Transcriptional interference denotes negative cis effects between promoters. Here, we show that promoters can also interact positively. Bidirectional RNA polymerase II (Pol II) elongation over the silent human endogenous retrovirus (HERV)‐K18 promoter (representative of 2.5 × 103 similar promoters genomewide) activates transcription. In tandem constructs, an upstream promoter activates HERV‐K18 transcription. This is abolished by inversion of the upstream promoter, or by insertion of a poly(A) signal between the promoters; transcription is restored by poly(A) signal mutants. TATA‐box mutants in the upstream promoter reduce HERV‐K18 transcription. Experiments with the same promoters in a convergent orientation produce similar effects. A small promoter deletion partially restores HERV‐K18 activity, consistent with activation resulting from repressor repulsion by the elongating Pol II. Transcriptional elongation over this class of intragenic promoters will generate co‐regulated sense–antisense transcripts, or, alternatively initiating transcripts, thus expanding the diversity and complexity of the human transcriptome.

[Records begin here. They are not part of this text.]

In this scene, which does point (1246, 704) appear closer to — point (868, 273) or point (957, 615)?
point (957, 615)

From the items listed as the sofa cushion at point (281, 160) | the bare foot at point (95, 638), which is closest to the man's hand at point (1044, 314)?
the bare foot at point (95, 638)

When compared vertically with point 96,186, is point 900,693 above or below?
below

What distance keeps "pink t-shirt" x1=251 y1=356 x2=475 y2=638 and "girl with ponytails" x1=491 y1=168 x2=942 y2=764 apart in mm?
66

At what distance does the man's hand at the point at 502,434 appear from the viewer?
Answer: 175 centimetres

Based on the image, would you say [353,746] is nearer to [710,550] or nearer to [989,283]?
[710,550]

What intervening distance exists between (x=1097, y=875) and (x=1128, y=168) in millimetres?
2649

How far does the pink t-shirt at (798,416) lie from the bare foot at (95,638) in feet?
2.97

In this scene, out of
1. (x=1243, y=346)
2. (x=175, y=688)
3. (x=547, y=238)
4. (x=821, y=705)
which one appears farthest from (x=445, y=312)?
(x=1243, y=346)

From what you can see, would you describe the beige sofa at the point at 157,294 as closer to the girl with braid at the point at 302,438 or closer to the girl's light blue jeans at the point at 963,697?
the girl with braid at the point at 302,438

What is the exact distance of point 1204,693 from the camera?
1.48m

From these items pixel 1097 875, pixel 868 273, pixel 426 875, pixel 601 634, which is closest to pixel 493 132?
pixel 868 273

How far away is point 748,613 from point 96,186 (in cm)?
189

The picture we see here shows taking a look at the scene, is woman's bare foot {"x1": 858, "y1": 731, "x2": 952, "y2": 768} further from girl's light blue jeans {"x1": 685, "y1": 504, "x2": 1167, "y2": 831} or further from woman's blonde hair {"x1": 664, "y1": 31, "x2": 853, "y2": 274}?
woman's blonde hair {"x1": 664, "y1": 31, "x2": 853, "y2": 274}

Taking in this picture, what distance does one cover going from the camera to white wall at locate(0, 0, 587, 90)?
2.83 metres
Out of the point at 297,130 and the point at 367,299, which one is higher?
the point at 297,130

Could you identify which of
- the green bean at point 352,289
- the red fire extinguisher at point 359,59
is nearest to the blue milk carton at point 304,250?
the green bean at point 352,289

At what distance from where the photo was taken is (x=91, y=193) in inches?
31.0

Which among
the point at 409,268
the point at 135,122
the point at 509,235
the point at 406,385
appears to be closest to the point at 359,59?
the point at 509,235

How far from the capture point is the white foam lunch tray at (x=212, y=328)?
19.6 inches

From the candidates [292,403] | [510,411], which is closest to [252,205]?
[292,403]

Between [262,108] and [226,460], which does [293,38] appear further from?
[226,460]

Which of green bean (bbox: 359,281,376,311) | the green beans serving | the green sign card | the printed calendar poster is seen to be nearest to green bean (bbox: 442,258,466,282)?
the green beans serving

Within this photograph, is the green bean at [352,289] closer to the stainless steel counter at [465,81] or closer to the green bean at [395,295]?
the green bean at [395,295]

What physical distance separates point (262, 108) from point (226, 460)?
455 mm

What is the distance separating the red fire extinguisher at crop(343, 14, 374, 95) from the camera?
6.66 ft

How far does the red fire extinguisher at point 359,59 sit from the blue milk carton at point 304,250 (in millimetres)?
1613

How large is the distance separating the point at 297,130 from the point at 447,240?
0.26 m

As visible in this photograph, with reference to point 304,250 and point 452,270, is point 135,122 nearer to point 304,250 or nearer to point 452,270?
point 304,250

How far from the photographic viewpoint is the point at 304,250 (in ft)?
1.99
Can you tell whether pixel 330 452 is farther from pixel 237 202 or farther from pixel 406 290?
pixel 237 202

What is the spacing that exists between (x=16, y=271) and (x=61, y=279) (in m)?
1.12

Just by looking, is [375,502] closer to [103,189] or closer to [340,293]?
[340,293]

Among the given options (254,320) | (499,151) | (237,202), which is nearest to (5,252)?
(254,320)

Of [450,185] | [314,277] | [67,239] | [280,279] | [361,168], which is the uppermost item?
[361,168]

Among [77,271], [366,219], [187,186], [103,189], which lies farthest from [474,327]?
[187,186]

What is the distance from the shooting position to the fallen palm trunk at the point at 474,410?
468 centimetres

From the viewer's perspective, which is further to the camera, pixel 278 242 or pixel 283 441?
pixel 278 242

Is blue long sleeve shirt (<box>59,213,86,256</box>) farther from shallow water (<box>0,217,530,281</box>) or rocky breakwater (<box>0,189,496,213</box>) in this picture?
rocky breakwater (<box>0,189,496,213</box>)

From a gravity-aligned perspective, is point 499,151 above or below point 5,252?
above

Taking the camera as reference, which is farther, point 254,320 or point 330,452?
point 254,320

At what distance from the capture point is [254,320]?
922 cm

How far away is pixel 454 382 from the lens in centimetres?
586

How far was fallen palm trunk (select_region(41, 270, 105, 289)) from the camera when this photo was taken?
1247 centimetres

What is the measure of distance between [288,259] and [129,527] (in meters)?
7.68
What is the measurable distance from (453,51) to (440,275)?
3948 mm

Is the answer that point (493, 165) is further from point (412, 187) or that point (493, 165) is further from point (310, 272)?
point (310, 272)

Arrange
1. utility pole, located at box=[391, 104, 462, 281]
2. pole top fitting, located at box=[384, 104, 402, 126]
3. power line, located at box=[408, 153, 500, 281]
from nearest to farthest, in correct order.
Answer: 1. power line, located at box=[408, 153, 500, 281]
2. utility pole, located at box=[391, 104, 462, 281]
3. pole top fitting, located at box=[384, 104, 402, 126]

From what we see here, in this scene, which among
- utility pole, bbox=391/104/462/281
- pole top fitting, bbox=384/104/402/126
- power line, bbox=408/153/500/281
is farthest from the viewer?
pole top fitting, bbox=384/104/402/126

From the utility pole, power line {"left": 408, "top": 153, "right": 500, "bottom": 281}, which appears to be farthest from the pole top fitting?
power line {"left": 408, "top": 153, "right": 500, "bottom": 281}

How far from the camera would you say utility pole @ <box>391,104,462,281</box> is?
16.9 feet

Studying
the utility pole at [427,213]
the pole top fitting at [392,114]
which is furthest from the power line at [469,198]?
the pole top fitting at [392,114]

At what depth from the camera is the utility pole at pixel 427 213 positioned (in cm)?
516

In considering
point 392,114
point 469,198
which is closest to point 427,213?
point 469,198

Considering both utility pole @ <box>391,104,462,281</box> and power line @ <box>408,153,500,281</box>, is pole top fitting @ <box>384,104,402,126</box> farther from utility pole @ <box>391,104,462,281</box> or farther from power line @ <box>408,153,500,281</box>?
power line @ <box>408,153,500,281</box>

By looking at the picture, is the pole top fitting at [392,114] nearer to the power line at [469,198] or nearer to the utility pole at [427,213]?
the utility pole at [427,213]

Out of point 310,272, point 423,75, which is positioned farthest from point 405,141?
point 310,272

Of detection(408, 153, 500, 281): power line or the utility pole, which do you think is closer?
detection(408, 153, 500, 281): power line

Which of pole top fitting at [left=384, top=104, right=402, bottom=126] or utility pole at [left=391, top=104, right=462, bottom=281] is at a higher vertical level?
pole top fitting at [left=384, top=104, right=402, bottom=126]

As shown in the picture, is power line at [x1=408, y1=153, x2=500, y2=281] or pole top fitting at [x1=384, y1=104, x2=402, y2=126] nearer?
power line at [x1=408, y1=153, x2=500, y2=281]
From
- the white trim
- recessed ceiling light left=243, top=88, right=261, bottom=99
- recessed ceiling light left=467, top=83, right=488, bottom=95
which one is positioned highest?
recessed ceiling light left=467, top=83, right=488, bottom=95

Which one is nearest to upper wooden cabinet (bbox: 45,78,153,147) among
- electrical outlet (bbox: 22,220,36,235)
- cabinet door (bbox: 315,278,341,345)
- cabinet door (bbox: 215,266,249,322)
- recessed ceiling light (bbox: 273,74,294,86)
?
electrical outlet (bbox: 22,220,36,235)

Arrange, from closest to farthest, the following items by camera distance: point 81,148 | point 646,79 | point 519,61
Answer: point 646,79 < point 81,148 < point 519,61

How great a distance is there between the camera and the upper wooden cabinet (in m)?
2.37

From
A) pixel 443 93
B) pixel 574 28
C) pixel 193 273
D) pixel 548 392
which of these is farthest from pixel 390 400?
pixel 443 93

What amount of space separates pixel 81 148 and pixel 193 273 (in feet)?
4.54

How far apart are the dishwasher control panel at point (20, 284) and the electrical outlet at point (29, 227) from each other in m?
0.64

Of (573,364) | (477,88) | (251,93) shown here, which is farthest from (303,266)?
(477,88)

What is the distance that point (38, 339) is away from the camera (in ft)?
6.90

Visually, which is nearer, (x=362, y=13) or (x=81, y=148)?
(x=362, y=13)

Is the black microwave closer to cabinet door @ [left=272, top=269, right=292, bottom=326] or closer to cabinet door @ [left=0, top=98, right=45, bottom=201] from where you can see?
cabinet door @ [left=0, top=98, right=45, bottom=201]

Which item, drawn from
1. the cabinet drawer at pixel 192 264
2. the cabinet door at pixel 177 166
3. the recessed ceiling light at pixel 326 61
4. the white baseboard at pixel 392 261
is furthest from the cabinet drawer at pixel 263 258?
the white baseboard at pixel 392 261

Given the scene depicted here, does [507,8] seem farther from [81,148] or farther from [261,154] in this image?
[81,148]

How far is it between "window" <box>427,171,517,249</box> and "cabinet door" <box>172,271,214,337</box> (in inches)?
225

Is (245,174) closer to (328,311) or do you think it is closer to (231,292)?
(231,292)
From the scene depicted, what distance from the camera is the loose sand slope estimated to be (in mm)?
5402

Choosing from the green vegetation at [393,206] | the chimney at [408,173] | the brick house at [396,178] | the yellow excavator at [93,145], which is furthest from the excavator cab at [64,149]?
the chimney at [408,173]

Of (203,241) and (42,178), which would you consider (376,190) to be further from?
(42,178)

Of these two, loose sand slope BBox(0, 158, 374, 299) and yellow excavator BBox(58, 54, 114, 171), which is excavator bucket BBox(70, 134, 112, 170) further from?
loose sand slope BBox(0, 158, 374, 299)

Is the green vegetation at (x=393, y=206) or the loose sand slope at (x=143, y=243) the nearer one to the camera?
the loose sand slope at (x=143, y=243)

In eukaryotes, RNA polymerase II (Pol II) transcription produces messenger RNAs for more than 25,000 protein‐coding genes, and is tightly controlled. Although control was thought to be exerted by proteins, it can be accomplished by RNA (Wassarman, 2004), and even by the elongating Pol II itself. Transcriptional interference—the negative effect of a promoter on an adjacent one in cis (Shearwin et al, 2005)—has long been recognized (Ward & Murray, 1979; Adhya & Gottesman, 1982; Proudfoot, 1986; Elledge & Davis, 1989). In tandem promoters, the elongating Pol II emanating from the upstream promoter has been ide.jpgied as the regulator; Pol II negatively interferes with the binding of an activator at the downstream promoter (Greger et al, 1998; Martens et al, 2004). Interference in convergent promoters involves colliding RNA polymerase complexes (Prescott & Proudfoot, 2002). A ‘sitting‐duck’ model, or increased sensitivity to the collision of Pol II complexes escaping the weak promoter into productive elongation, was put forward (Callen et al, 2004). Spacing between promoters is considered important irrespective of promoter orientation. Indeed, the capacity of elongating Pol II complexes to read through DNA‐bound protein barriers increases with the number of complexes pushing against the block (Epshtein et al, 2003).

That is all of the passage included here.